- _Exercise 1_: Output the part of the drill press thread starting with "One note you" and going on through "(Jun 10, 2011)", copied word for word.
- _Exercise 2_: In the drill press thread, what tool does JimRich say he owns that falls short?
- _Exercise 3_: Resume the drill press forum thread after its last sentence.

- _Exercise text_:
One note you really do not need two people to assemble the DP. Simply attach the stantion to the base, lay it down so the back of the base and stantion are facing the floor. About 12" from the top of the stantion put wood blocks to hold the stantion 12" off of the floor. Lift the DP head and insert it on to the stantion and push as far on to the stantion a possible. Tighten the set screw and raise the DP into position. Now unscrew the set screws and make sure the head is all the way down and retighten the set screws.

The laser feature is very simple to adjust, "just read the direction" which are very good.

I will follow up with a further review later as well.


----------



## JimRich (Jun 10, 2011)

Excellent! It turned out great. I need to buy me a floor stander. I have a delta shopmaster... it falls short. :laughing:


----------



## daviddoria (Dec 18, 2007)

*Final table attachment?*

ACP - did you ever implement anything sturdier than toggle bolts to attach the table? I just picked up one of these drill presses and haven't been able to find pictures of anything other than your idea with the toggle bolts. I was thinking of just getting some short 1/4"-20 type bolts with some big washer and putting them in the metal working table t-tracks and then countersinking some nuts in my wood table - is this not a good idea for some reason?

- _Data segment_:

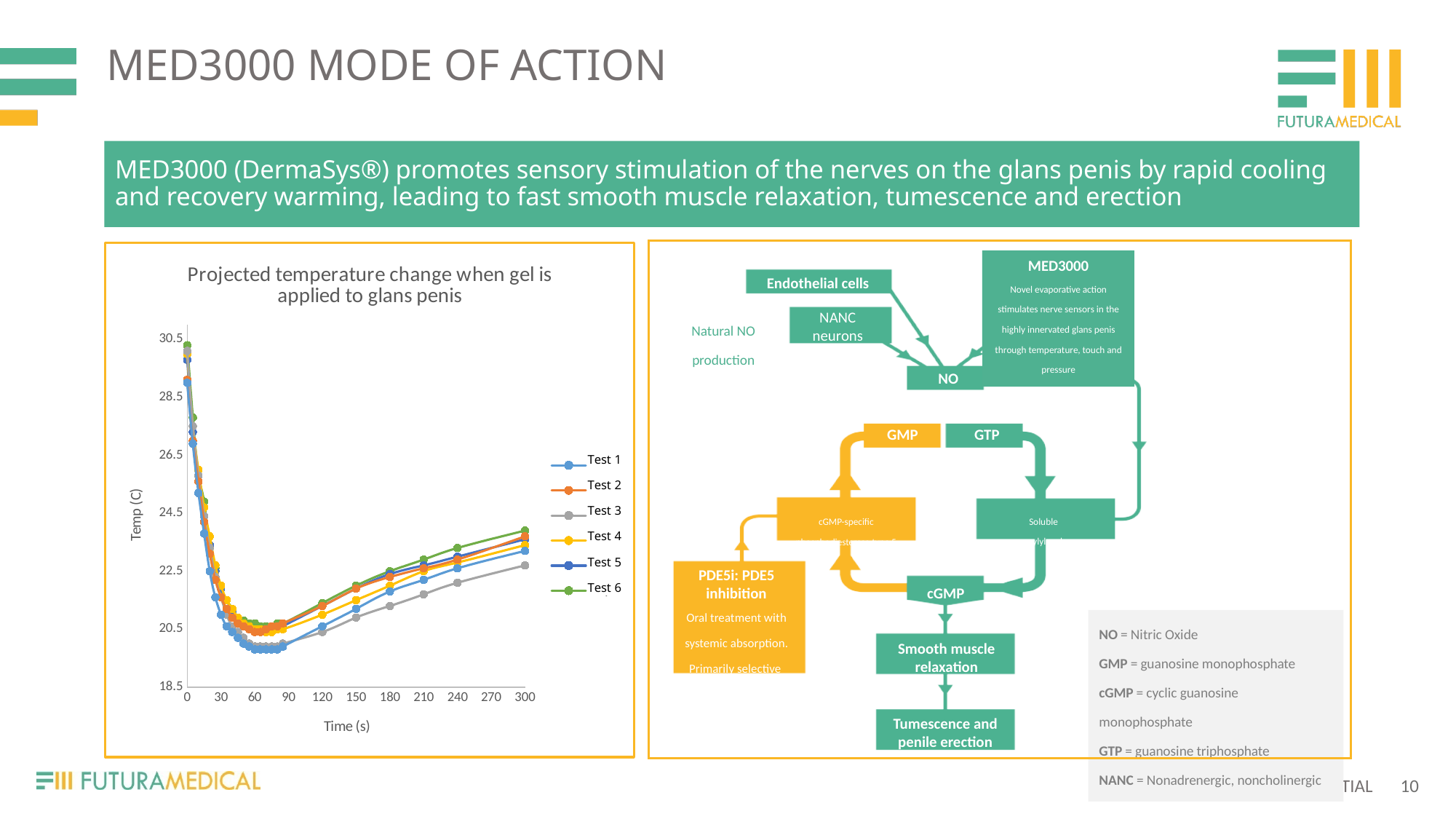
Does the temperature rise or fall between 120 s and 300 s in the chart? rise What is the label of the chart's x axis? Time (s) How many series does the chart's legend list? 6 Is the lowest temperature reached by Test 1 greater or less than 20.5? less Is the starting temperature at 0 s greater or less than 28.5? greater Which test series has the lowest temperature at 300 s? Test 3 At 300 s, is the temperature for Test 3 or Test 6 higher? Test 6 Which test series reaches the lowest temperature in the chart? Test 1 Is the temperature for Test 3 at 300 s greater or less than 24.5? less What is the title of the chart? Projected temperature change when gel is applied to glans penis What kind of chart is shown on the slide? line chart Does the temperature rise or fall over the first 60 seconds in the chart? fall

- _Answer area 1_:
One note you really do not need two people to assemble the DP. Simply attach the stantion to the base, lay it down so the back of the base and stantion are facing the floor. About 12" from the top of the stantion put wood blocks to hold the stantion 12" off of the floor. Lift the DP head and insert it on to the stantion and push as far on to the stantion a possible. Tighten the set screw and raise the DP into position. Now unscrew the set screws and make sure the head is all the way down and retighten the set screws.

The laser feature is very simple to adjust, "just read the direction" which are very good.

I will follow up with a further review later as well.


----------



## JimRich (Jun 10, 2011)

- _Answer area 2_: A Delta Shopmaster.

- _Answer area 3_:
Thanks,

David


----------



## ryan50hrl (Jun 30, 2012)

I really need to build one of these soon...


----------



## RogerC (Oct 15, 2012)

On my DP table, instead of using T-tracks, I simply routed some slots into the table and use standard carriage bolts to hold the fence in place. This is nice because you don't have to worry about chips clogging up the tracks.

The table is made from a salvaged restaurant table top (1 1/4" thick)


----------



## peridigm (Dec 29, 2014)

I'm not completely finished with my table but decided to post anyway. The only thing of value is the t-track. I ended up raising the table from the drill press table using scrap 2x4 instead of cutting out the back right for clearance for the crank. I used screws to hold the hardboard so I didn't have to fuss with glue to replace it when it starts to look like Swiss cheese. Se thumb screws on the bottom make it easily removable.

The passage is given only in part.